TASK INSTRUCTIONS: Reproduce, word for word, the passage of the Betelgeuse forum post from "Here are a few" to "of the year.".

PAGE EXTRACT:
Jun 22, 17, 11:20 PM #19
Jun 23, 17, 12:38 AM #20
Jun 23, 17, 03:22 AM #21One of my favorite red supergiants is a star that most of you have heard of and many of you have probably seen in the night sky. It's the ninth brightest star in the night sky and is 642.5 light years from Earth. Of course, it Betelguese.
While very unlikely, it is possible we could bear witness to a once in a millennium cosmic event thanks to the famous red supergiant dying star. I would say Betelguese will go supernova on the universe's butt in 100,000 to 1,000,000 years(probably closer to the million) but it is not out of the realm of possibility that it could happen tomorrow or next week or next month. Scientists know it's only a matter of time until it blows. If Betelguese blew up , say 600+ years ago(highly unlikely but possible), then we will be treated to some kind of spectacular treat in our lifetime. Let's just say I'm not holding my breath, but I am hoping we win the celestial lottery and get to witness this event.
Here are a few facts about Betelguese:
*Betelgeuse is 642.5 light years from Earth.
*It is classed as a red supergiant and is the tenth brightest star in the night sky.
*As part of the Orion constellation Betelgeuse can be easily found in the night sky through most of the year.
*High mass stars such as Betelgeuse burn their fuel extremely quickly, as a result they exist for only a few million years, stars such as our sun exist for billions of years.

Spatial questions linked to pictures:
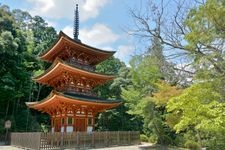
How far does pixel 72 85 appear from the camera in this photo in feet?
74.9

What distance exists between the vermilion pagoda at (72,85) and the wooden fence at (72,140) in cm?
219

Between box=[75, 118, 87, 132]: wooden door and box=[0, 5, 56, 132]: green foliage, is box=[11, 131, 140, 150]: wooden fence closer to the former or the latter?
box=[75, 118, 87, 132]: wooden door

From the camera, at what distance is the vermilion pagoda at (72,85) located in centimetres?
2122

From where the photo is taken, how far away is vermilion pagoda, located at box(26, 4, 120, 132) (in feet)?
69.6

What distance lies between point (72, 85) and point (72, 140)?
553 cm

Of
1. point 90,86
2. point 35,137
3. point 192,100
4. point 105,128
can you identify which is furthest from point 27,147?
point 105,128

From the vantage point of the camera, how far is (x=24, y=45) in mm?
36625

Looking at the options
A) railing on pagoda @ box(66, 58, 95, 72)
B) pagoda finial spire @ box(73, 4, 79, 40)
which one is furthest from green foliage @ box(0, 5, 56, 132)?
railing on pagoda @ box(66, 58, 95, 72)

ANSWER FOR THE TASK:
Here are a few facts about Betelguese:
*Betelgeuse is 642.5 light years from Earth.
*It is classed as a red supergiant and is the tenth brightest star in the night sky.
*As part of the Orion constellation Betelgeuse can be easily found in the night sky through most of the year.